Dr. Thomas Georg Schätzler 07.03.201200:05 Uhr

Eulen nach Athen tragen?

Die Boeing 747-400, im Volksmund "Jumbo" (Riese, Gigant, Elefant) genannt, hat durchschnittlich 350 bis 400 Sitzplätze für Passagiere. Der Airbus A380 ("Super-Jumbo") kann in den gegenwärtigen Versionen 550 bis 853 Reisende transportieren, die Besatzungen nicht zu vergessen. Und niemand, wirklich niemand, außer vielleicht Terroristen, möchte, dass monatlich ein derartiges Großraumflugzeug abstürzt. Genauso wenig will keiner, der nur einen Funken Verstand besitzt, dass derart viele Menschen pro Monat in deutschen Kliniken zu Schaden kommen. Von daher ist der Vergleich von Thomas Isenberg, selbsternannter Gesundheitsexperte und für die SPD im Berliner Abgeordnetenhaus, nicht nur unangemessen, sondern auch dumm.

Dass es beim Thema Sicherheit im Flugverkehr klare Regeln gibt, verhindert keineswegs technisches und menschliches Versagen - und tragischer Weise auch keine Flugzeugabstürze oder Katastrophen am Boden. Aber für das Gesundheitswesen behaupten zu wollen, es gäbe dort für a l l e Leistungserbringer in Klinik und Praxis k e i n e klaren Regeln, Sicherheitsvorkehrungen, Leitlinienkorridore, Handlungsanleitungen, Arbeitsplatzbeschreibungen bzw. Verlaufs- und Prozessqualitätssicherung, der hat die letzten 20 Jahre wohl verschlafen oder unbeirrt seine Vorurteile gepflegt.

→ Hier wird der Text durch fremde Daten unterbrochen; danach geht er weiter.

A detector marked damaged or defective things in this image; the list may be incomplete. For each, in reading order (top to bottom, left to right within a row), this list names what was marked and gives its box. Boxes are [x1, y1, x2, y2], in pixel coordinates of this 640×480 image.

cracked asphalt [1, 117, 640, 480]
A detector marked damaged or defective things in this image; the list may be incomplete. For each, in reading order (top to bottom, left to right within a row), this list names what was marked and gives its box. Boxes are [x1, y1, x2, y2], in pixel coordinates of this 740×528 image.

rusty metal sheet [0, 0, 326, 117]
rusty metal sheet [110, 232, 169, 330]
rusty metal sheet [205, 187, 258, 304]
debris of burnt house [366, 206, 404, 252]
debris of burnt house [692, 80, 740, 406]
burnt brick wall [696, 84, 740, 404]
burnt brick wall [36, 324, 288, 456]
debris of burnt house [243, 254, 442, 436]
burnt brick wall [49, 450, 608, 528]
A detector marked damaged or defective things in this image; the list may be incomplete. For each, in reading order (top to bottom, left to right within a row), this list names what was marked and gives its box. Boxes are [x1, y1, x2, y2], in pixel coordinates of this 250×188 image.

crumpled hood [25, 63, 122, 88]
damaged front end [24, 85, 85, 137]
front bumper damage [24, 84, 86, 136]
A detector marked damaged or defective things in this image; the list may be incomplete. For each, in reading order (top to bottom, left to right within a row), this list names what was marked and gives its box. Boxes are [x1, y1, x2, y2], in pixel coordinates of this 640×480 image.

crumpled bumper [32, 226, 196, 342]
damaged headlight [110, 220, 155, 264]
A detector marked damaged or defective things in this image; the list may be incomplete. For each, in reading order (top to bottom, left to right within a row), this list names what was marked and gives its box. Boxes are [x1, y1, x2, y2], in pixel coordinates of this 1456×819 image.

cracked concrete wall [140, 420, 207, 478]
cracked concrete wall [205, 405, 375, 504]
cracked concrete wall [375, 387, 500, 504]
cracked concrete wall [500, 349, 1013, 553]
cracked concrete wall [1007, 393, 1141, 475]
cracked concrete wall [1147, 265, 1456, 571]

Zum Schluss: Im Jahr 2010 verstarben in Deutschland insgesamt 858 768 Menschen, davon 409 022 Männer und 449 746 Frauen (www.destatis.de). Wegen der Überalterung ist die Tendenz steigend. Dies kann die Implementierung zusätzlicher Sicherheits- und Regelstrukturen in Klinik und Praxis nicht aufheben. Und neben apparativen und technischen Aufrüstungen sind auch personelle und tarifliche Verbesserungen notwendig. Zuwendung, Empathie, Verständnis und Heilkunst werden von den professionellen Helfern erwartet, gefordert und sollen tagtäglich realisiert werden. Von Gesundheitspolitikern vergleichbar aktive, empathische Aufmerksamkeit zu erwarten, hieße wahrlich "Eulen nach Athen tragen".